Тридцать три урода. Сборник - Лидия Зиновьева-Аннибал
Шрифт:
Интервал:
Закладка:
Свободен я потому, что, во-первых, я ничего не чувствую, даже голода. И когда били — не чувствовал, и даже приятно было, что голову насквозь сверлом сверлило, и без мыслей… и смерти не боюсь, потому что я же сам другого убил. Этого никто не поймет, кроме меня, какое тут упоение — умереть убившему.
Тихое-тихое, сосредоточенное, даже мрачное, но полное удовлетворение. Я совершил… Это вам, вам, несовершившим, вам, лицемеры-убийцы с гладкою совестью, вам, люди за решеткой, — смерть всегда рано… Это все, во-первых, о свободе. А во-вторых… Я, во-вторых, уже не могу. Я, видите, два месяца молчал. Убив, я молчал. Здесь в тюрьме один молчал. Сегодня дали перо и бумаги. Записал все это, и довольно. Кажется, все это было умно, но дальше не выходит. А вы думаете, вы, там, за решеткой, что у ненависти нет крыльев? Всесильны крылья ненависти и переносят через вашу решетку (потому что это вы за решеткой, кричу вам, вы, вы, вы, а не я!) — в великий хаос свободы. Вот вам еще ума от умалишенного. Ведь убийцы безумны. Ведь новым стать — значит старого ума лишиться. Негоден свободному ваш ум, люди за решеткой!
Душно мне, знаете ли. Воздуху мало. Умирать мне пора. Жить стало довольно… Здравствуй, Смерть! Здравствуй, Смерть, последняя свобода ненависти! Здравствуй, палач! Странный, странный освободитель!.. Вы себе, наверное, представляете, что я плохо сплю? Отлично сплю, с той именно ночи, когда я (именно ночью, потому что они все не могли решить моей участи) узнал о смертном приговоре. Хотя здесь же, в скобках, упомяну, что и посейчас совершенно не уверен, кому, собственно, вышел смертный приговор: вам всем или мне здесь одному?

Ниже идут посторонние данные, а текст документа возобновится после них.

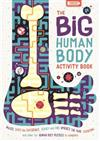 The Big Human Body Activity Book: Mazes, Spot the Difference, Search and Find, Where's the Pair, Counting and other Fun Human Body Puzzles to Complete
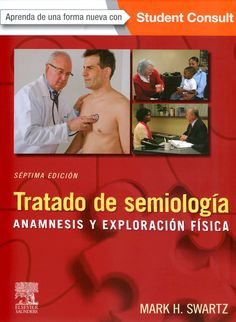 Tratado de semiología anamnesis y exploración física Mark H. Swartz DISPONIBLE EN: http://biblioteca.uam.es/medicina/documentos/PRESTAMODIARIOMANUALES.pdf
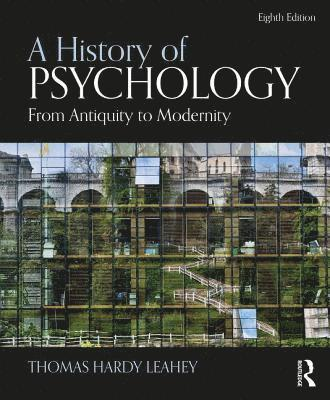 bokomslag A History of Psychology: From Antiquity to Modernity - 8th New edition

Ну, вот еще только одно сообщение — слушайте! Потому что эти записки вы прочтете. Вам их передадут туда, за решетку, и над вами кто-нибудь да смилуется!.. Слушайте. Червь в вашей любви. И там, за решеткой, червь. Сифилис в вашей любви. Довольно… Если бы ее не было, то любовь ваша слилась бы с моею ненавистью, и решетка ваша открылась бы ко мне…
Еще который-то там день ТюрьмаОтчего два месяца молчал? Может быть, и дольше. Может быть, и два дня. Все равно. Кто убил и потом очень долго молчал — тому позволено запеть. Пою.
Возненавидел — и убил. Слепое великолепие ненависти! Крылами черными, ночным полетом ты облетаешь мир до дряблого, до тусклого рассвета, до дня мелкоотчетливого, до раздробленного, бессильного, дальнозоркого, разборчивого дня. О, Ненависть, ты кровяным чутьем бьешь право в ночи! Жгучая, сладкая, вихревая, нераздельная, меткая, бьющая, свободная, — о, свободная Ненависть. Тебя, святая Ненависть, тебя, правая Ненависть, славословлю, тебя пою!
Я его убил за то, что он был жестокосердечен и узкодушен, и от него зависели судьбы людей. Он не знал милости и тешился самовластием. Его легкие были сжаты мелким сладострастием жестокости. Его глазки мерцали тускло. Мягкие, широкие ноздри принюхивались тревожно, и багровели, наливаясь злобными подозрениями, жилы.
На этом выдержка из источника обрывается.